A number of broad discretionary exemptions exist under ss. 12-22 of FIPPA, which could be further used to deny a request, including a finding under s. 19 that allows for refusal under solicitor-client privilege. Finally, a broad exemption exists under s. 49 that allows for denial of information “where the disclosure would constitute an unjustified invasion of another individual’s personal privacy.” This basis alone would be sufficient to ensure the privacy interests of children are properly protected.
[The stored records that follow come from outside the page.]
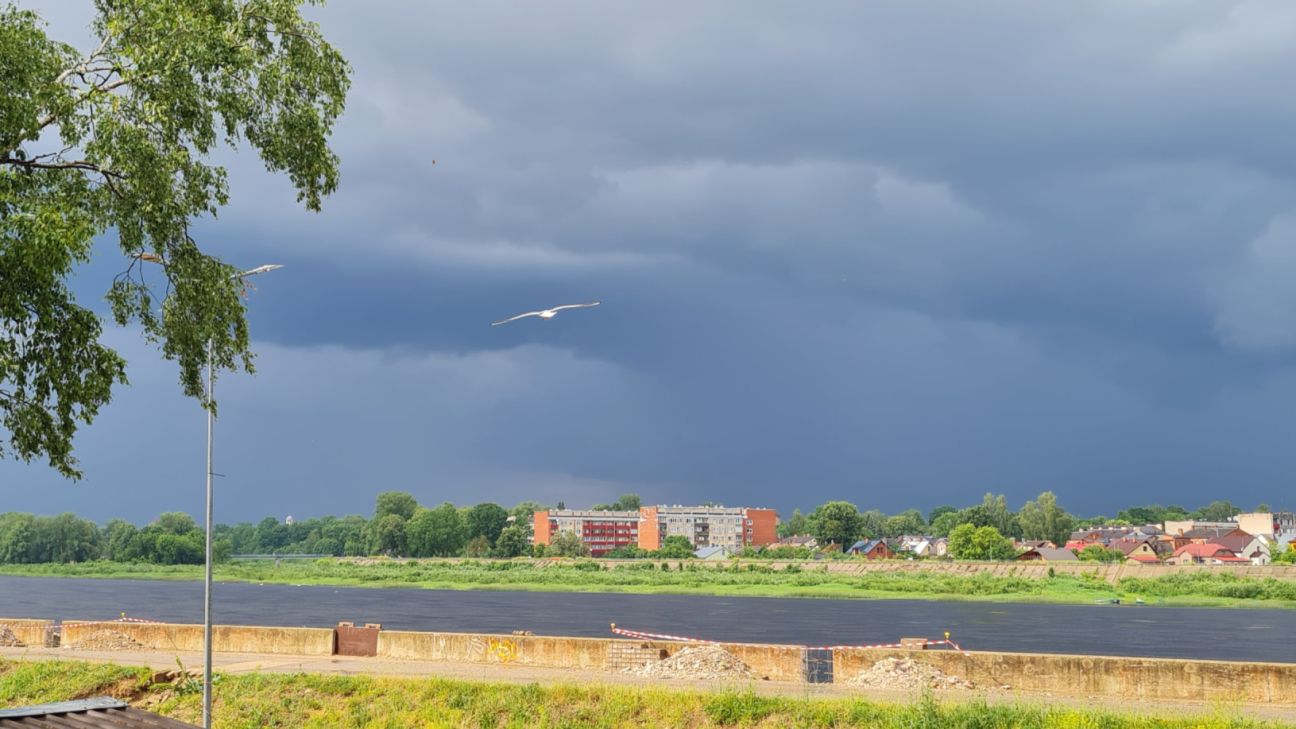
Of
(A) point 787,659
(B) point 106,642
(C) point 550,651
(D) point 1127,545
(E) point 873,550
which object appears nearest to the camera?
(A) point 787,659

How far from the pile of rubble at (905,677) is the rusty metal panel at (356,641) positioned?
15.6 metres

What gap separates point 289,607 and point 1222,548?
141396 mm

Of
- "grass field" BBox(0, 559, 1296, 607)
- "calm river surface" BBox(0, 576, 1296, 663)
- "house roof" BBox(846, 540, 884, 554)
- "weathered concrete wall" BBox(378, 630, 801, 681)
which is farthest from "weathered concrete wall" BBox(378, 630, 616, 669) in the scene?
"house roof" BBox(846, 540, 884, 554)

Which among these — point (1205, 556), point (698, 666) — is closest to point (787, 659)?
point (698, 666)

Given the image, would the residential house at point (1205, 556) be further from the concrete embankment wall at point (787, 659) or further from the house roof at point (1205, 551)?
the concrete embankment wall at point (787, 659)

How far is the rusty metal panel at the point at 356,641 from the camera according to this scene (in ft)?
119

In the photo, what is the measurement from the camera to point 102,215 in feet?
49.7

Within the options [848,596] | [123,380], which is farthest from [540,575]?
[123,380]

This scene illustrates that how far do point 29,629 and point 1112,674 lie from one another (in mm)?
36866

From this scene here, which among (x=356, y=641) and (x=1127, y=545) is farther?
(x=1127, y=545)

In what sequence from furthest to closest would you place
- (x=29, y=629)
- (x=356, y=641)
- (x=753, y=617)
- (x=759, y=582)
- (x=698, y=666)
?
(x=759, y=582), (x=753, y=617), (x=29, y=629), (x=356, y=641), (x=698, y=666)

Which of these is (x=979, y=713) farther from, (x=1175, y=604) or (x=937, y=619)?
(x=1175, y=604)

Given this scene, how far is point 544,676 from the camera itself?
103ft

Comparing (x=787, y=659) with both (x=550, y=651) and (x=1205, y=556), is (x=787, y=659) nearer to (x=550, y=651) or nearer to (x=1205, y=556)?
(x=550, y=651)
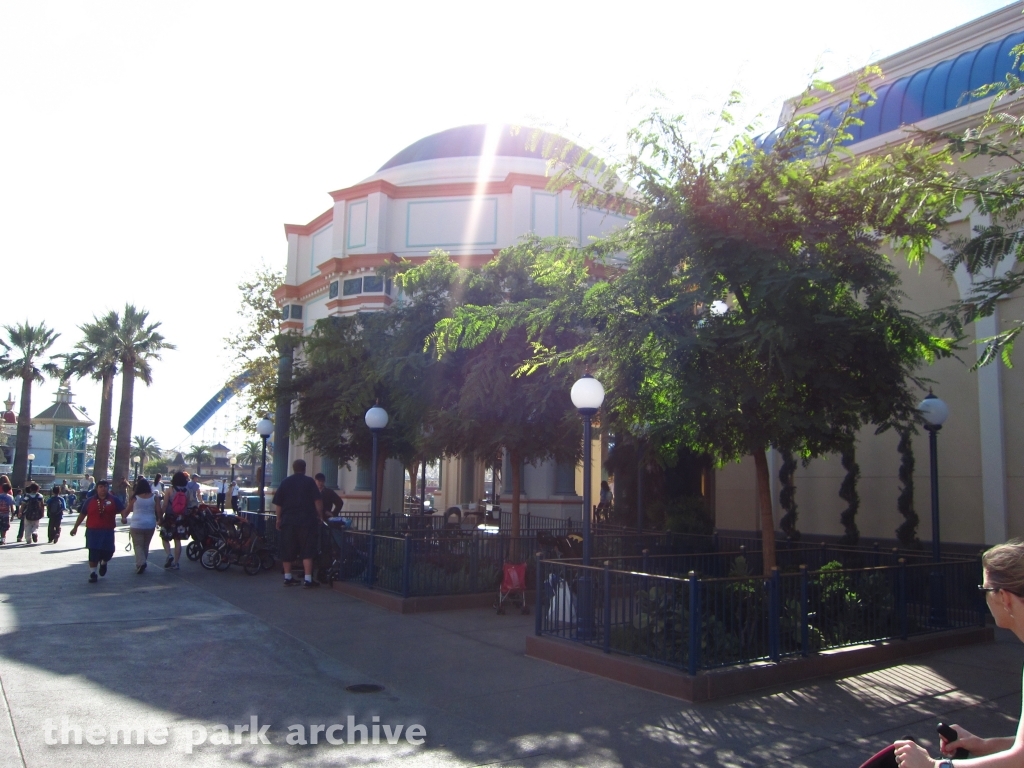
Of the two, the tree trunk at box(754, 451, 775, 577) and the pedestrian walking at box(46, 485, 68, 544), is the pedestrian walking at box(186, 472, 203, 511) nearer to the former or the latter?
the pedestrian walking at box(46, 485, 68, 544)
Instead, we have a ruling which creates an absolute and unconditional prohibition of making information requests under FIPPA, and limits any informational requests to Rule 21 of the Family Law Rules, which typically consists of scant evidentiary foundation and little insight into the analytical framework conducted through this mechanism.
In 1964, Senator Edward V. Long discussed the American Freedom of Information Act, stating,
A government by secrecy benefits no one. It injures the people it seeks to serve; it damages its own integrity and operation. It breeds distrust, dampens the fervor of its citizens and mocks their loyalty.
Public confidence in the family law system remains at an all time low. Greater secrecy as to how one of the most central institutions in this area of law functions will certainly not assist it, and potentially serves to exacerbate this distrust even further. No government institution, especially one which so directly impacts the lives of the public, should be completely insulated from such scrutiny.